Exercise brief. Exclude images, then output the remaining data verbatim.

==== The records ====

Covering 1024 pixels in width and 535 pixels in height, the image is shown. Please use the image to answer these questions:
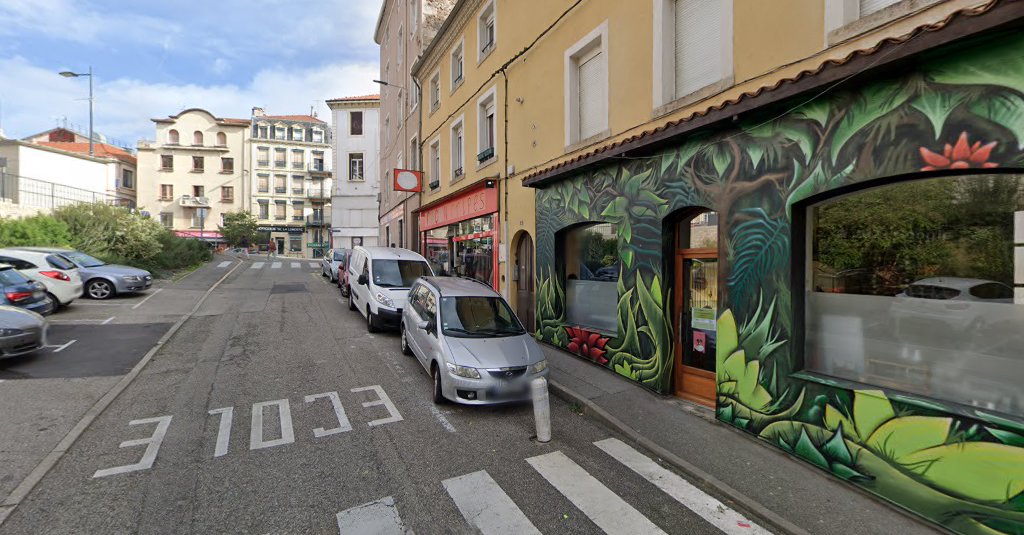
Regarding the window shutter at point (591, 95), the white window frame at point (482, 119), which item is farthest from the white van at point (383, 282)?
the window shutter at point (591, 95)

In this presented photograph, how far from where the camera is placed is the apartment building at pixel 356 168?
34688 mm

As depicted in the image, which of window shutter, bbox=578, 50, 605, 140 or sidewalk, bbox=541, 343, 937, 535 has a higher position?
window shutter, bbox=578, 50, 605, 140

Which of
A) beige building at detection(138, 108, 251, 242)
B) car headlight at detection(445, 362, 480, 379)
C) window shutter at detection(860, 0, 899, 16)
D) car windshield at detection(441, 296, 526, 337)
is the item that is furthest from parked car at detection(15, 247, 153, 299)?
beige building at detection(138, 108, 251, 242)

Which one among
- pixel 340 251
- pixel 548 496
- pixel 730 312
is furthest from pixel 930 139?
pixel 340 251

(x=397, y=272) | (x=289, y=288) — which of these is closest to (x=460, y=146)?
(x=397, y=272)

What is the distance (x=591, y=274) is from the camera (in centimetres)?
845

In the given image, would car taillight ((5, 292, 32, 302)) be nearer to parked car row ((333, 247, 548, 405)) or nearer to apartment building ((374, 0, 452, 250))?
parked car row ((333, 247, 548, 405))

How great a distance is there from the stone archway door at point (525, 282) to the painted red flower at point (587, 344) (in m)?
1.73

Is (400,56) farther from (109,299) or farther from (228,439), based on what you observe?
(228,439)

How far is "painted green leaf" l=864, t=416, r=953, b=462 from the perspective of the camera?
3.56 metres

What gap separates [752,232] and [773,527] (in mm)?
3061

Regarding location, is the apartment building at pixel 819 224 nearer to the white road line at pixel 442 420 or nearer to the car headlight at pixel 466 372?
the car headlight at pixel 466 372

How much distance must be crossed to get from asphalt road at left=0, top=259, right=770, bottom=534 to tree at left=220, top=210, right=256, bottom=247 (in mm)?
45958

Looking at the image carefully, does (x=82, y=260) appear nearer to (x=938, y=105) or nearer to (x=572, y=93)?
(x=572, y=93)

====

Written answer.
Covering 1024 pixels in width and 535 pixels in height, the image is shown. Please use the image to answer these questions:
Regarding the window shutter at point (591, 95), the white window frame at point (482, 119), which item is farthest from the white van at point (383, 282)?
the window shutter at point (591, 95)

In this presented photograph, how far from where the camera is placed is the apartment building at pixel 356 168?
34688 mm

As depicted in the image, which of window shutter, bbox=578, 50, 605, 140 or sidewalk, bbox=541, 343, 937, 535 has a higher position?
window shutter, bbox=578, 50, 605, 140

Which of
A) beige building at detection(138, 108, 251, 242)
B) car headlight at detection(445, 362, 480, 379)
C) window shutter at detection(860, 0, 899, 16)
D) car windshield at detection(441, 296, 526, 337)
is the item that is furthest from parked car at detection(15, 247, 153, 299)?
beige building at detection(138, 108, 251, 242)

Which one among
- pixel 340 251
- pixel 548 496
- pixel 730 312
is furthest from pixel 930 139?
pixel 340 251

(x=397, y=272) | (x=289, y=288) — which of these is closest to (x=460, y=146)?
(x=397, y=272)

What is the distance (x=591, y=274) is from the camera (in centimetres)?
845

In the given image, would car taillight ((5, 292, 32, 302)) be nearer to parked car row ((333, 247, 548, 405)) or nearer to apartment building ((374, 0, 452, 250))?
parked car row ((333, 247, 548, 405))

How great a distance is there from the stone archway door at point (525, 282) to the painted red flower at point (587, 344) (in m)?
1.73

Is (400,56) farther from (109,299) or farther from (228,439), based on what you observe?
(228,439)

How far is "painted green leaf" l=864, t=416, r=953, b=462 from the perspective of the camera?
3.56 metres

What gap separates [752,232] and [773,527] (in mm)?
3061

Regarding location, is the apartment building at pixel 819 224 nearer to the white road line at pixel 442 420 or nearer to the car headlight at pixel 466 372?
the car headlight at pixel 466 372

How much distance must be crossed to get from asphalt road at left=0, top=259, right=770, bottom=534 to tree at left=220, top=210, right=256, bottom=247 (in mm)?
45958

Looking at the image carefully, does (x=82, y=260) appear nearer to (x=938, y=105) or nearer to (x=572, y=93)?
(x=572, y=93)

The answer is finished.